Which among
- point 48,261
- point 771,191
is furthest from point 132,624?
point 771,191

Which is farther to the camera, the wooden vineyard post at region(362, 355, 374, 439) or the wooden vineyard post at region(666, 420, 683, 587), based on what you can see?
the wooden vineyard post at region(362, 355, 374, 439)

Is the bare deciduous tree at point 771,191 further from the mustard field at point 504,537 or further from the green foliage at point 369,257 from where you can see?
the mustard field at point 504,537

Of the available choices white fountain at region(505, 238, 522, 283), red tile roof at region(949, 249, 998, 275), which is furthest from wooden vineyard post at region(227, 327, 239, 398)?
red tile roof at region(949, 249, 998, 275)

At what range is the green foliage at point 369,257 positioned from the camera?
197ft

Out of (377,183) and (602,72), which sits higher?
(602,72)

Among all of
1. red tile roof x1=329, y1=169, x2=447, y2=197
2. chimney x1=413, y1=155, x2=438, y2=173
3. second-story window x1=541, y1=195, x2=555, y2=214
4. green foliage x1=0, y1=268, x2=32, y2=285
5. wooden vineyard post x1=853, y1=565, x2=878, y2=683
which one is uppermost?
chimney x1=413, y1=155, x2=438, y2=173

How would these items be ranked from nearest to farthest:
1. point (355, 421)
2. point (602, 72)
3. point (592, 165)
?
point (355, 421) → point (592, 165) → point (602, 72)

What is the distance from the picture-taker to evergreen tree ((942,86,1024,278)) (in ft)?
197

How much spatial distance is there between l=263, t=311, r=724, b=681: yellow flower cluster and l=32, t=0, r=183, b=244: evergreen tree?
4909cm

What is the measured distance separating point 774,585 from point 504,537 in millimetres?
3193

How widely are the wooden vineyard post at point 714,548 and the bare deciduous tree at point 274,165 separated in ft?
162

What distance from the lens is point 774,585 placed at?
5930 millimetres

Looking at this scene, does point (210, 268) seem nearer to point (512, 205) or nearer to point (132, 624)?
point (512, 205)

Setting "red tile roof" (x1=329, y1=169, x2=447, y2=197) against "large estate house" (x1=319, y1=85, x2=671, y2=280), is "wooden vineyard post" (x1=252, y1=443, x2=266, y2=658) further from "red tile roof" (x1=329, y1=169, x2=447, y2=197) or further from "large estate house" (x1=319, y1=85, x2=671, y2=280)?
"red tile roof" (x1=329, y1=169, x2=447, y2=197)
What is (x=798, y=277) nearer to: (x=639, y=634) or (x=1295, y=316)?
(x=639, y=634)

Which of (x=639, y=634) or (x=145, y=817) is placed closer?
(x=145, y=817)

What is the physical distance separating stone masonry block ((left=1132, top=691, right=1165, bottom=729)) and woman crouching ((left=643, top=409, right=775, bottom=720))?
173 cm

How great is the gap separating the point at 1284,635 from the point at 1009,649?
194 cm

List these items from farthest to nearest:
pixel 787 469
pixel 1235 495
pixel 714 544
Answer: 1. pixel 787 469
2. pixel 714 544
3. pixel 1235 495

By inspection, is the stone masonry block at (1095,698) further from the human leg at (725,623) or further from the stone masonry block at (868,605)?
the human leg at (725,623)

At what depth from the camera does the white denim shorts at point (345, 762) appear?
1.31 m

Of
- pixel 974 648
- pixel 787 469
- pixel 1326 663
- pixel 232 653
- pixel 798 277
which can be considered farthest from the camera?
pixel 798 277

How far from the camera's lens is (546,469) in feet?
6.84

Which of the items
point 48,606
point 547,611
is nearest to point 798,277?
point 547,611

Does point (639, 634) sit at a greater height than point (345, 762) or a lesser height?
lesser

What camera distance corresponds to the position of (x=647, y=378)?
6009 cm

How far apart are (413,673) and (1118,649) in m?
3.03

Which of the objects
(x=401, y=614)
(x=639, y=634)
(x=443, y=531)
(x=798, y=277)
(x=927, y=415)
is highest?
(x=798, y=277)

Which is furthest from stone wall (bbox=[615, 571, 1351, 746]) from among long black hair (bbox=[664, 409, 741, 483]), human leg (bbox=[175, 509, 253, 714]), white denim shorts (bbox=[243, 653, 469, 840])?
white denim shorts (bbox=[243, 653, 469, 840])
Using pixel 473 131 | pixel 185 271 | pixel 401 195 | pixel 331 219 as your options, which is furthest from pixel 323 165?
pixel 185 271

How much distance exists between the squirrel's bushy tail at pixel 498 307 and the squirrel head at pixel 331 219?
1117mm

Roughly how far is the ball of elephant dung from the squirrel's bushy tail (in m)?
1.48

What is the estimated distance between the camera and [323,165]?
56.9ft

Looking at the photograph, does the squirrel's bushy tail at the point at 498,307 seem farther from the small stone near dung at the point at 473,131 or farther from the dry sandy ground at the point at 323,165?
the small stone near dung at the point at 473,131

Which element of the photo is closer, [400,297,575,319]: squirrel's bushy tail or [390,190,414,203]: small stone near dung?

________

> **The exercise**
Reproduce word for word the stretch from the line containing "How far apart" through the last line of the rows above.

> **Correct output**
How far apart are (413,673) and (1118,649) in m?
3.03

Which of the objects
(x=401, y=614)
(x=639, y=634)
(x=443, y=531)
(x=798, y=277)
(x=927, y=415)
is highest?
(x=798, y=277)

Which is furthest from stone wall (bbox=[615, 571, 1351, 746]) from among long black hair (bbox=[664, 409, 741, 483]), human leg (bbox=[175, 509, 253, 714]), white denim shorts (bbox=[243, 653, 469, 840])?
white denim shorts (bbox=[243, 653, 469, 840])
Using pixel 473 131 | pixel 185 271 | pixel 401 195 | pixel 331 219 as your options, which is furthest from pixel 323 165?
pixel 185 271

How much distance exists between the squirrel's bushy tail at pixel 498 307 and the squirrel head at pixel 331 219?
1117mm

Roughly how far is the ball of elephant dung from the squirrel's bushy tail (in m)?
1.48

What is the estimated distance between the camera and [323,165]?
56.9ft

Looking at the photograph, does the squirrel's bushy tail at the point at 498,307 seem farther from the small stone near dung at the point at 473,131 or farther from the dry sandy ground at the point at 323,165?
the small stone near dung at the point at 473,131

Which element of the photo is closer, [400,297,575,319]: squirrel's bushy tail or [390,190,414,203]: small stone near dung?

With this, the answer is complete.